Carry forward only the state needed by the next generation.
History and Payload Size
History stores activity inputs, outputs, exceptions, events, timers, and decisions. Large payloads cause:
- More storage.
- Slower replay.
- Higher latency.
- Greater exposure of sensitive data.
Store large artifacts externally and pass secure identifiers or references. Protect external data with retention and authorization.
Workflow Versioning
Running instances replay against deployed code. Incompatible changes include:
- Reordering activity calls.
- Adding a call on only one replay path based on changing data.
- Removing historical steps.
- Renaming activities still referenced by old instances.
- Changing serialized types incompatibly.
Strategies:
- Keep changes replay-compatible.
- Create
WorkflowV2. - Route new starts to V2.
- Keep V1 code while old instances drain.
- Use supported versioning features where appropriate.
Deployment Slots
Slots sharing a task hub can both process the same orchestration messages. Use separate task hubs when both deployments are active and potentially incompatible.
Plan:
- Which version starts new instances.
- Which version owns old instances.
- How events reach the correct version.
- How rollback affects workflow history.
Failure Observability
Monitor:
- Failed orchestration count.
- Activity retries and duration.
- Compensation attempts and failures.
- Oldest running workflow.
- External event wait age.
- Fan-out width and completion rate.
- History size and replay time.
- Backend queue depth and throttling.
- Manual recovery backlog.
Use instance and business IDs for correlation.
Testing Workflow Patterns
Test:
- Happy-path sequence.
- Transient retry.
- Permanent failure at every step.
- Compensation after each completed prefix.

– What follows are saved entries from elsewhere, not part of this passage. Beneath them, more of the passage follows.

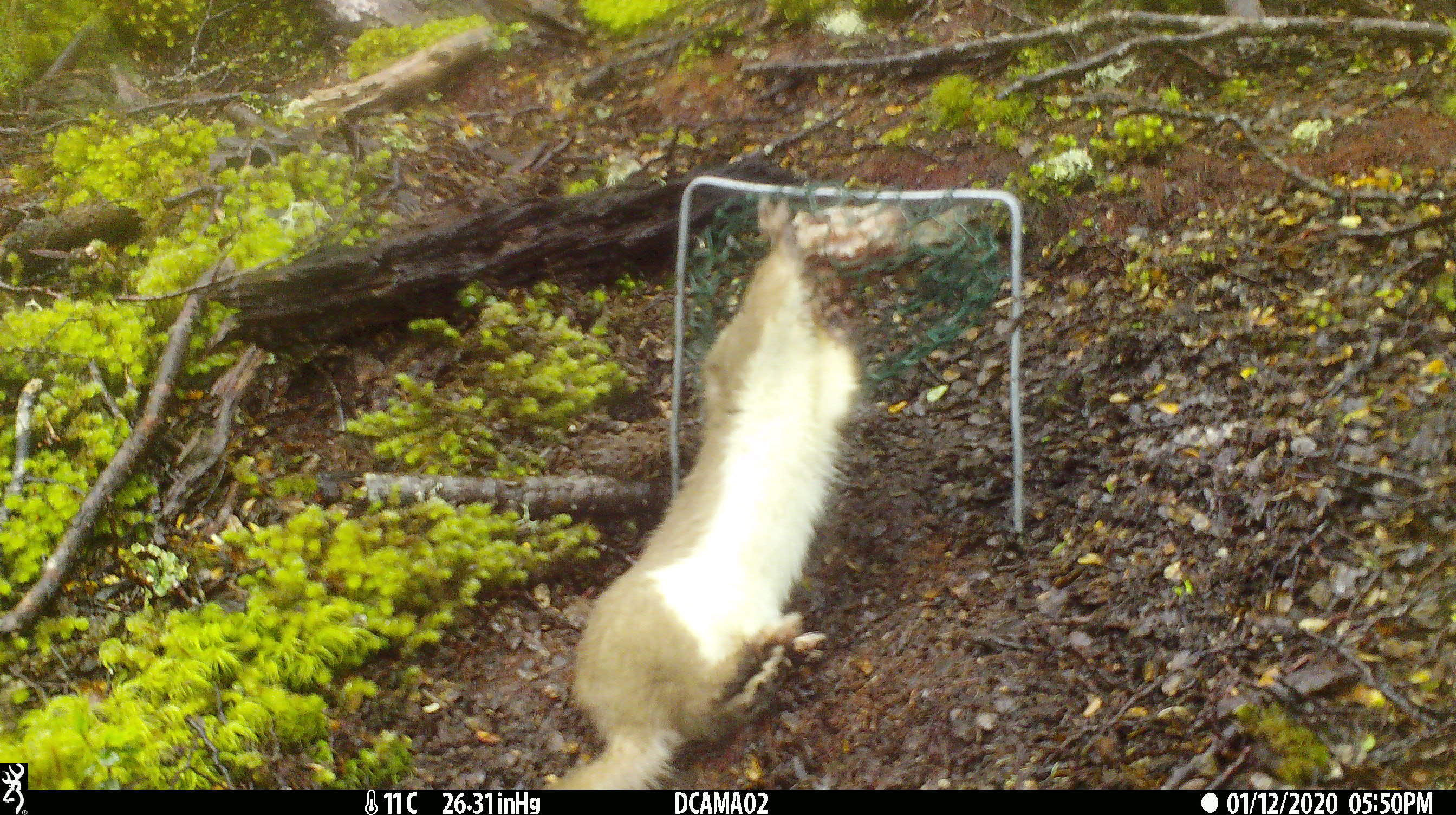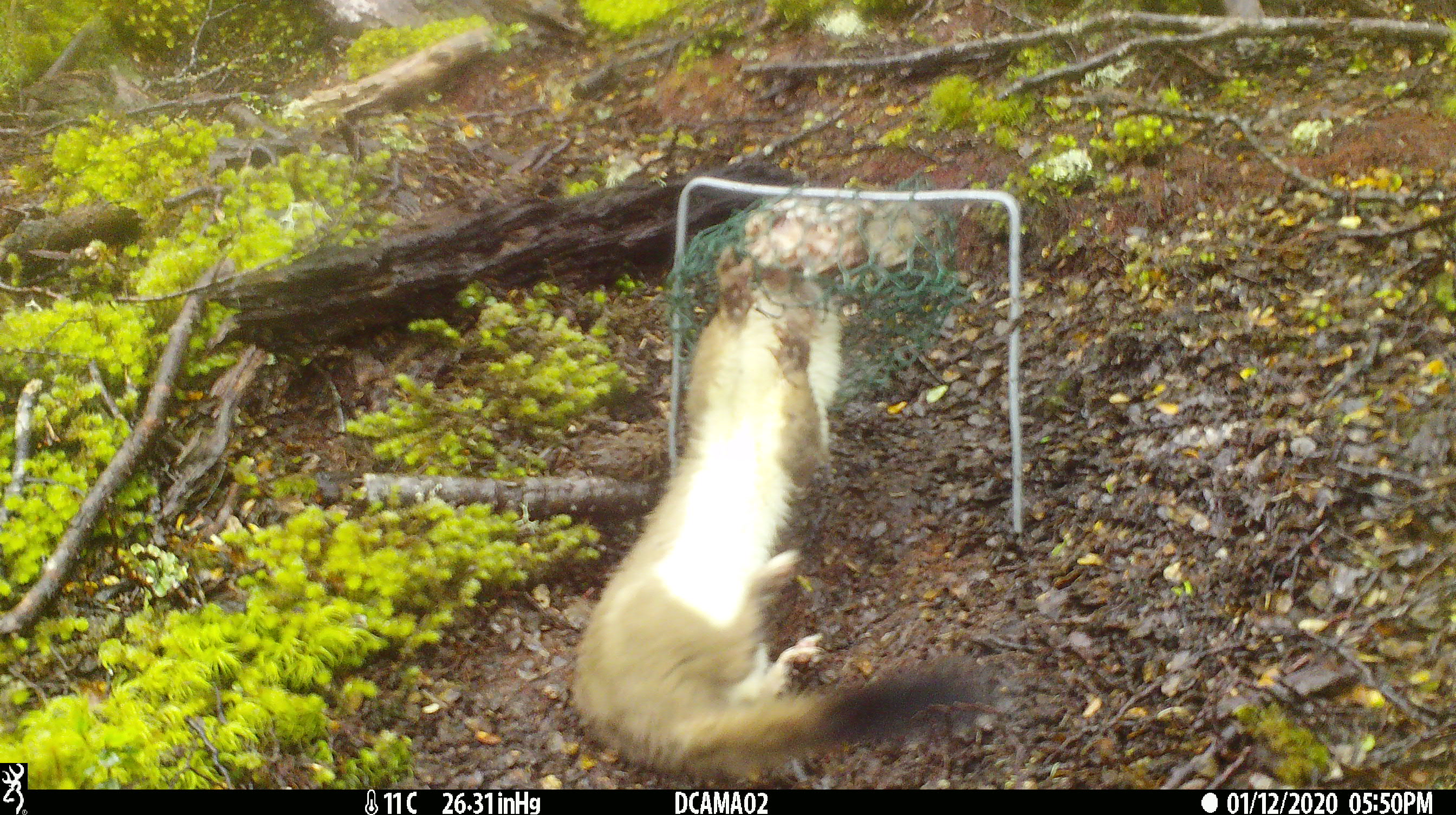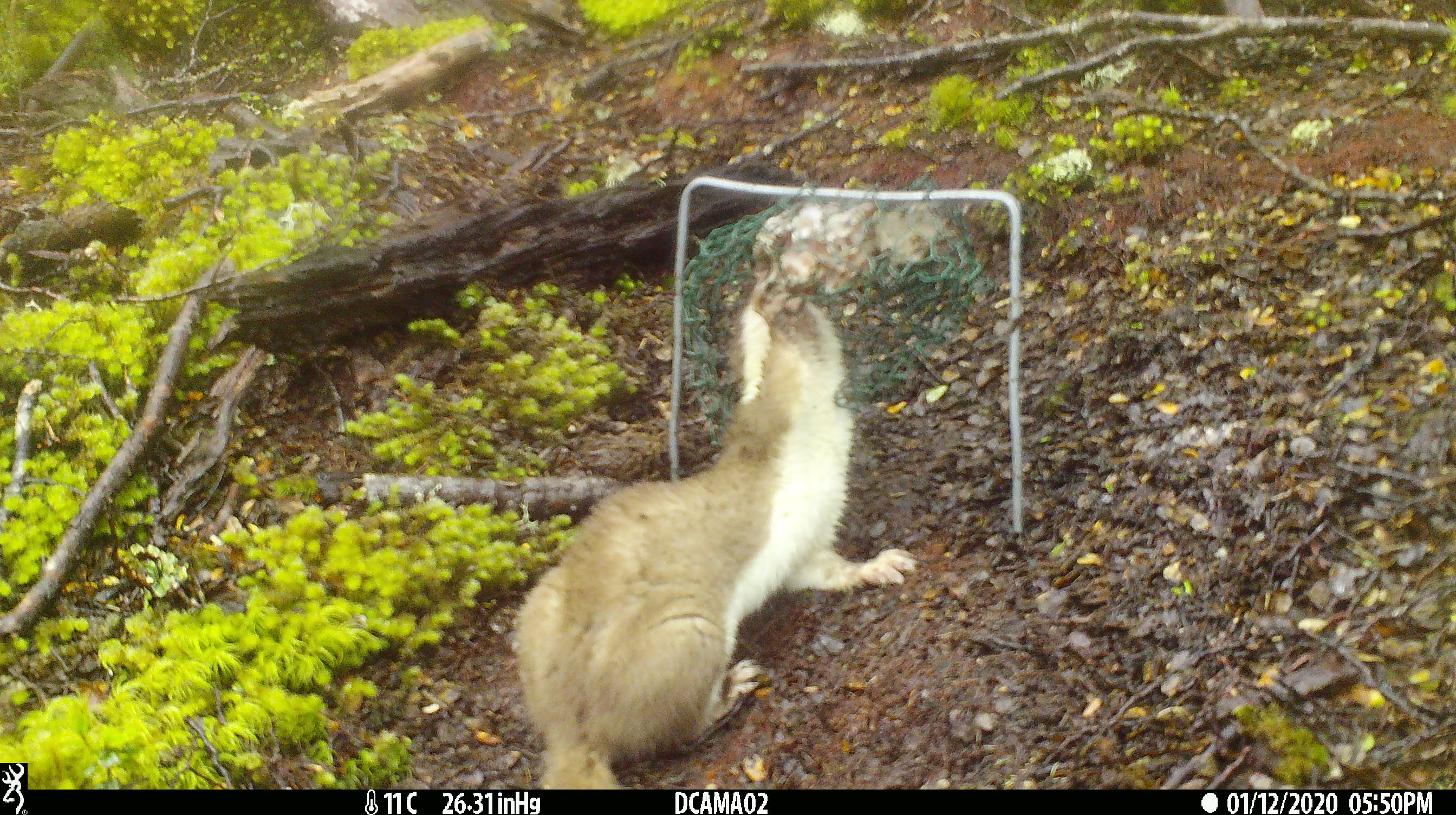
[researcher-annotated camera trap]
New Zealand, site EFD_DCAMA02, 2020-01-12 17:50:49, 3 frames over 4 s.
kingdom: Animalia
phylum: Chordata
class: Mammalia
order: Carnivora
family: Mustelidae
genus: Mustela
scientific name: Mustela erminea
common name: stoat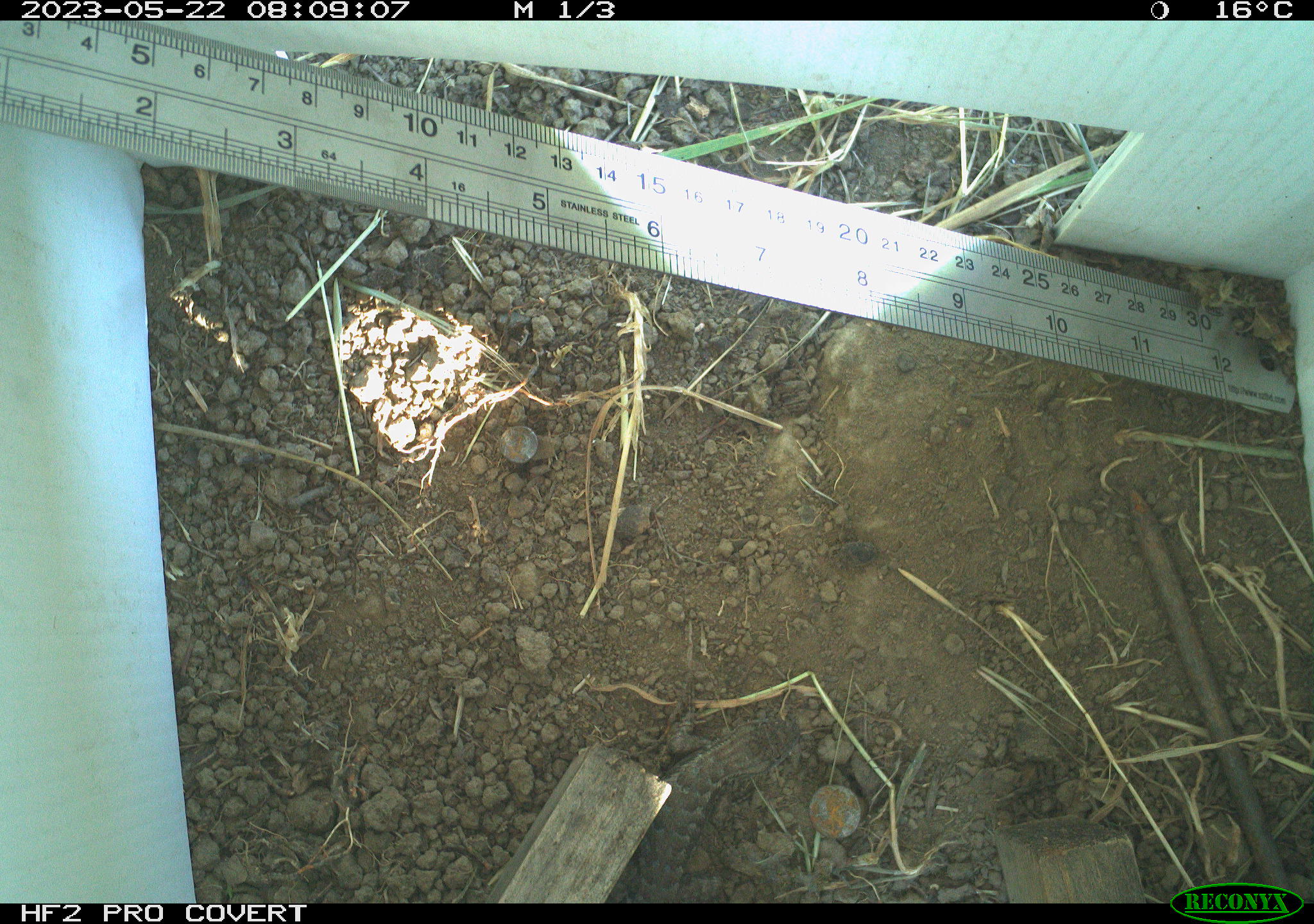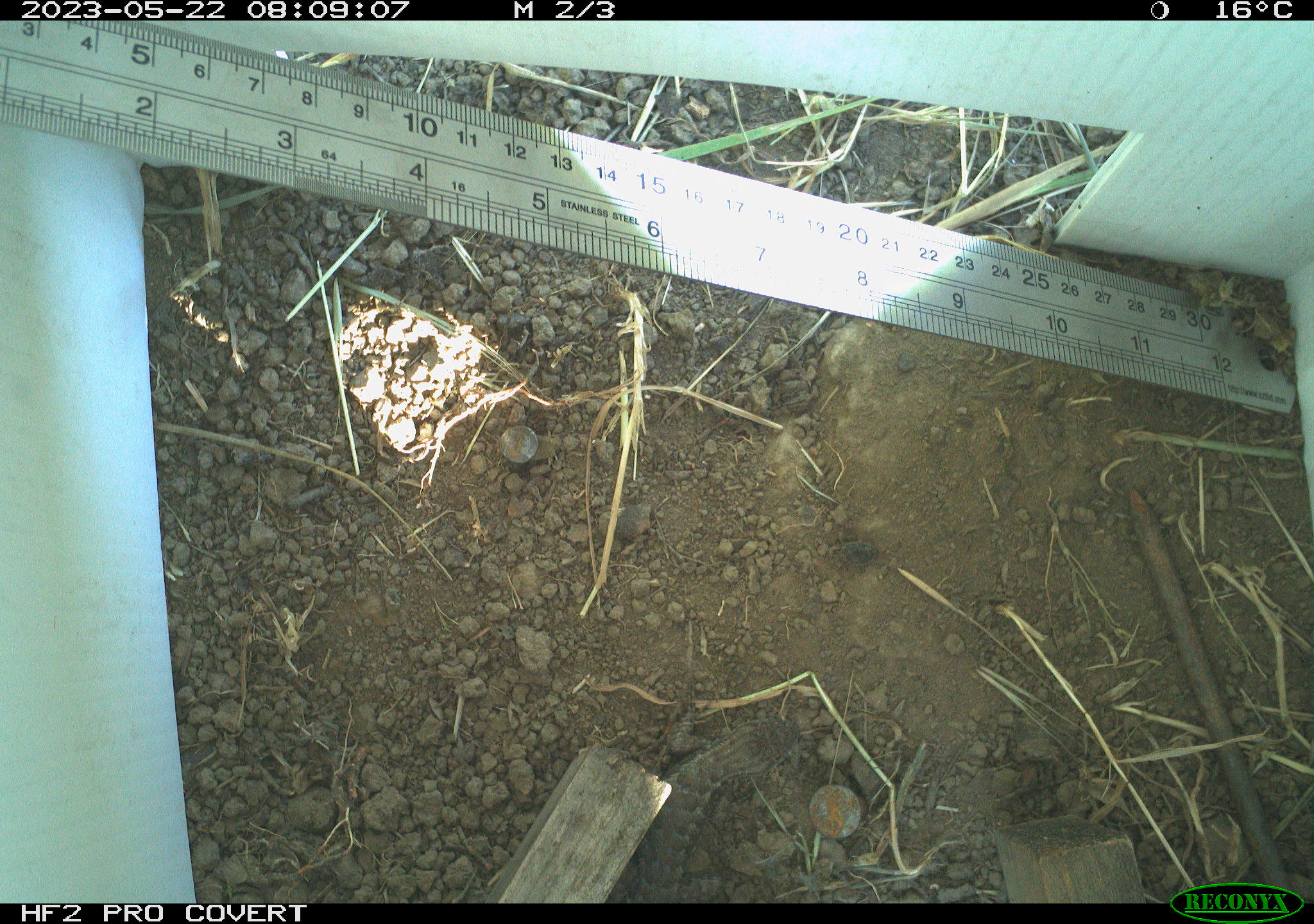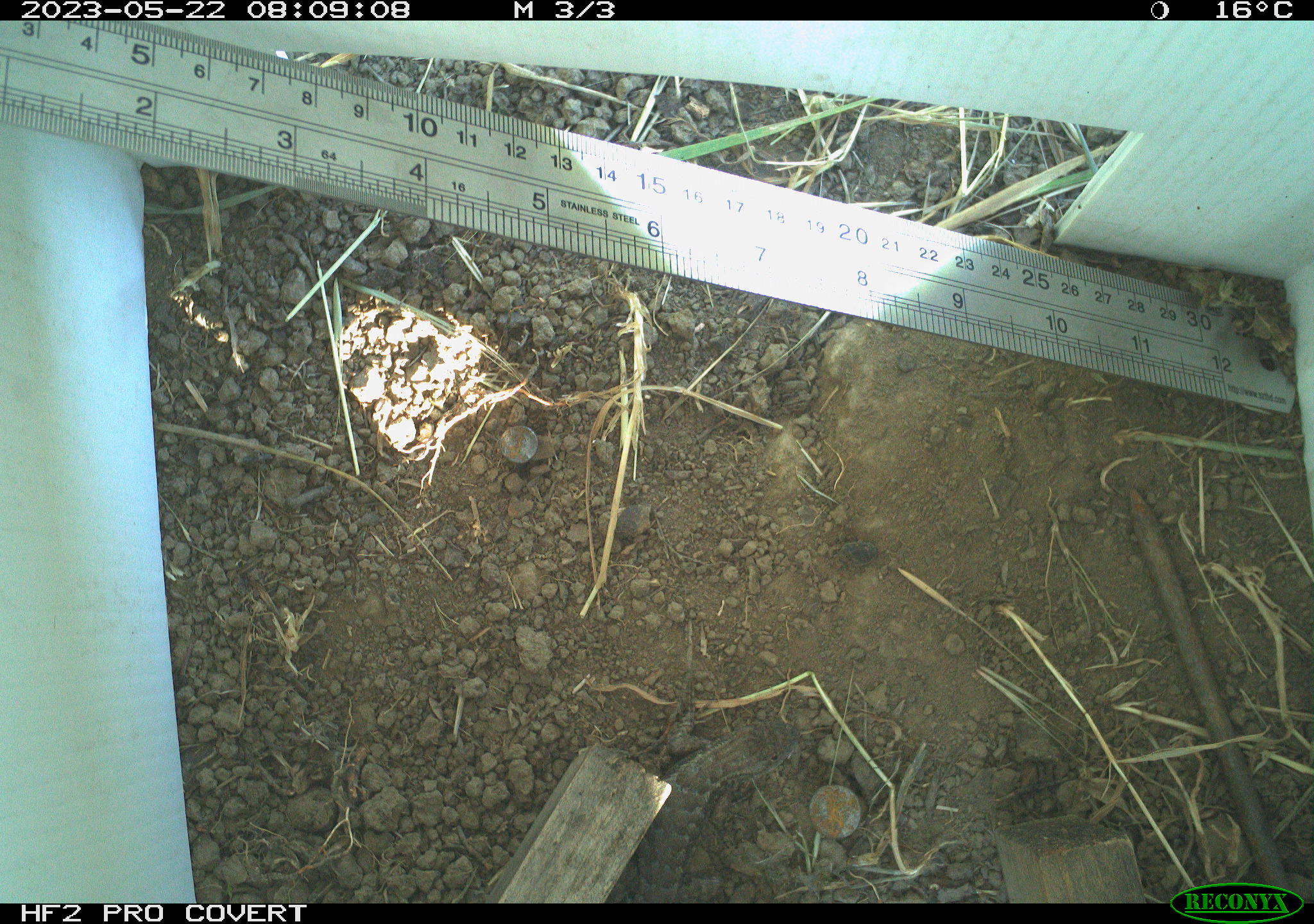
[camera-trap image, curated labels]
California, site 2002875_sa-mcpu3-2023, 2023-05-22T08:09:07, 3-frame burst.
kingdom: Animalia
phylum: Chordata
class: Reptilia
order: Squamata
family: Phrynosomatidae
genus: Sceloporus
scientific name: Sceloporus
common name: spiny lizards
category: sceloporus species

- Duplicate activity execution.
- Partial fan-out completion.
- External event before and after timeout.
- Replay determinism.
- Version upgrade with active instances.
- Restart during long waits.
Unit-test deterministic decision logic separately, but also run integration tests with the Durable runtime and configured backend.
Common Mistakes
- Awaiting activities inside a fan-out loop and accidentally serializing them.
- Fanning out without a dependency concurrency limit.
- Assuming
Task.WhenAllfailure means no work completed. - Performing I/O in orchestrator code.
- Reading current time or random values directly.
- Logging repeatedly during replay.
- Retrying permanent business failures.
- Treating compensation as automatic rollback.
- Writing non-idempotent compensation.
- Ignoring compensation failure.
- Passing large payloads through workflow history.
- Growing eternal history without
ContinueAsNew. - Deploying incompatible orchestrator changes over active instances.
Practical Best Practices
- Chain only genuinely dependent steps.
- Use bounded fan-out for independent work.
- Make every activity and compensation idempotent.
- Keep orchestrator decisions deterministic.
- Use durable timers and external events for async waits.
- Separate retry policy from compensation policy.
- Compensate completed effects in a deliberate order.
- Expose compact custom status.
- Use sub-orchestrations for meaningful workflow boundaries.
- Use
ContinueAsNewto control history. - Version workflows with active instances in mind.
- Test partial failure and recovery, not only the happy path.